***** RECORDS SHOWN *****

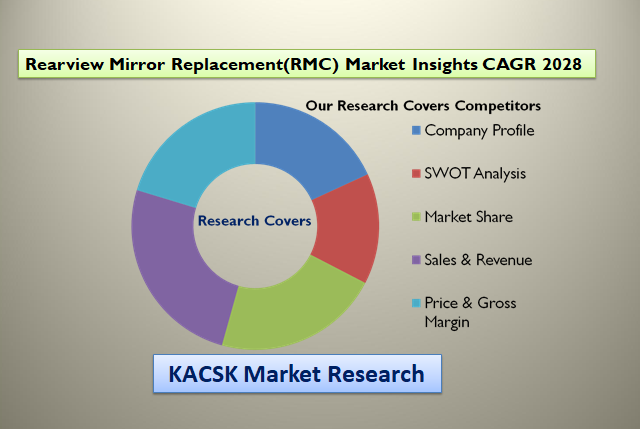 Rearview Mirror Replacement(RMC) Market Insights CAGR 2028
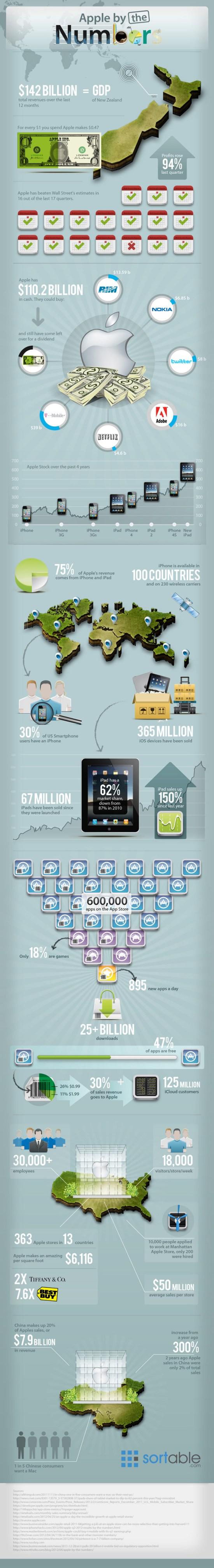 Les impressionnantes statistiques d'Apple  infographie]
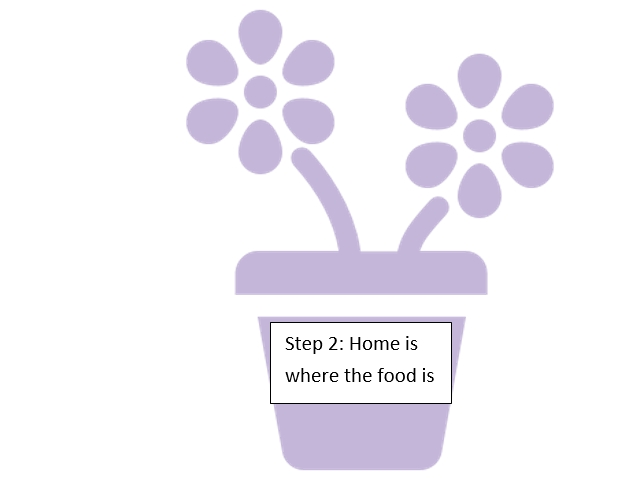 Step 2: Home is where the food is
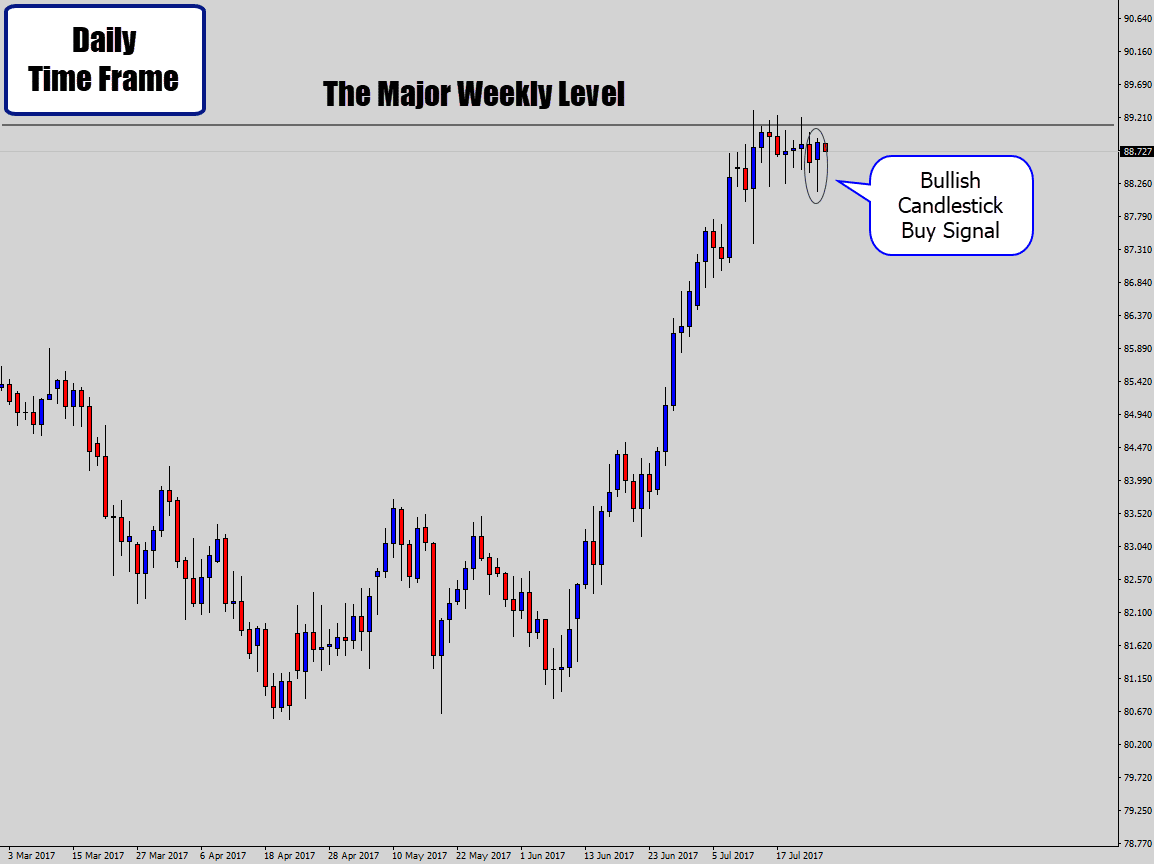 price action buy signal occurs under weekly level
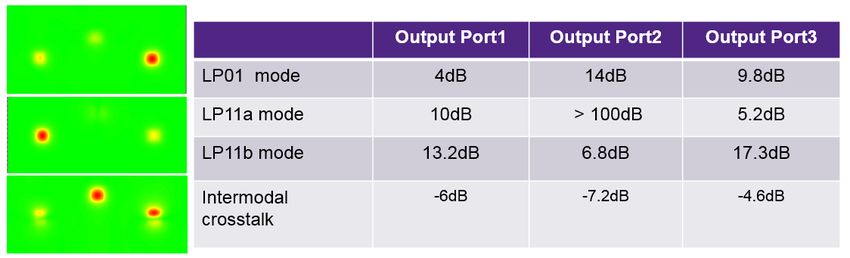 Figure 4. The field pattern and power output at each output ports corresponding to different input mode | Synopsys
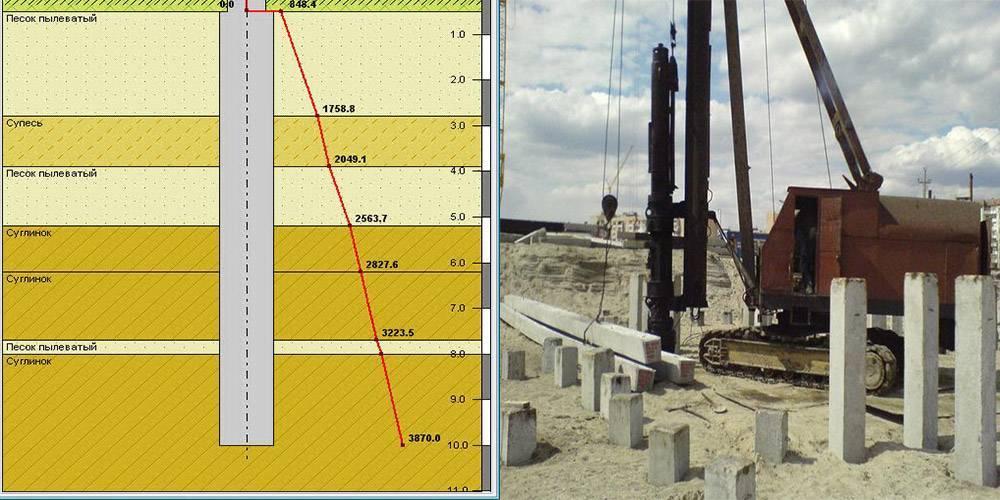 Буронабивные сваи диаметром 300 — ограничения и количество
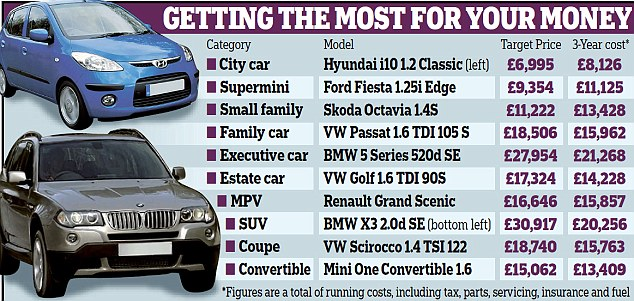 Driving a bargain: A table of the best-value cars in ten categories, according to analysis by What Car? magazine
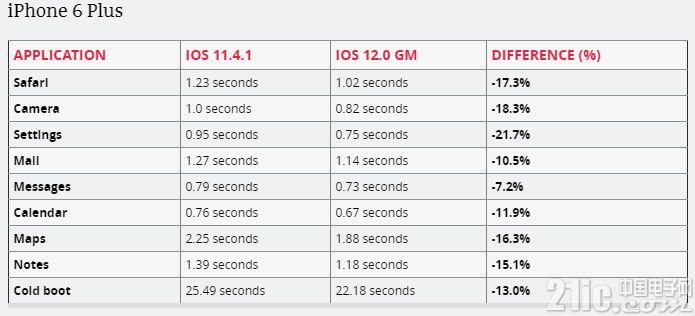 这次不降频,放心升级iOS12吧!可让旧款iPhone重获新生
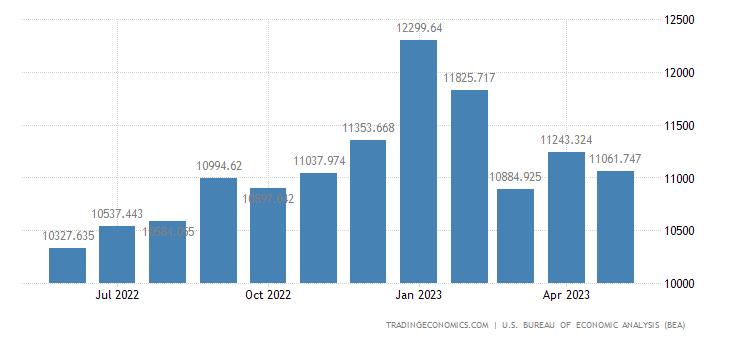 United States Imports of Elec. Gen & Elec.eqp. & Parts Total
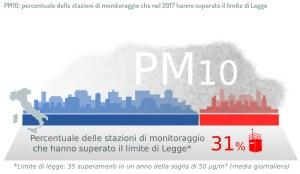 Il particolato atmosferico (PM10)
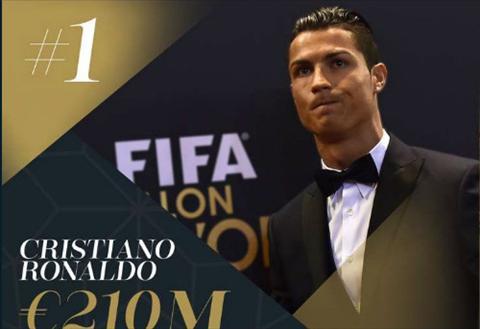 Sieu sao, sieu giau & an choi xa xi nhu Ronaldo hinh anh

*****

* **YOUR ASSIGNMENT**
The data above must be written out again without alteration, and the pictures in them must be excluded.

* **SOLUTION TO THIS EXERCISE**
 Rearview Mirror Replacement(RMC) Market Insights CAGR 2028
 Les impressionnantes statistiques d'Apple  infographie]
 Step 2: Home is where the food is
 price action buy signal occurs under weekly level
 Figure 4. The field pattern and power output at each output ports corresponding to different input mode | Synopsys
 Буронабивные сваи диаметром 300 — ограничения и количество
 Driving a bargain: A table of the best-value cars in ten categories, according to analysis by What Car? magazine
 这次不降频,放心升级iOS12吧!可让旧款iPhone重获新生
 United States Imports of Elec. Gen & Elec.eqp. & Parts Total
 Il particolato atmosferico (PM10)
 Sieu sao, sieu giau & an choi xa xi nhu Ronaldo hinh anh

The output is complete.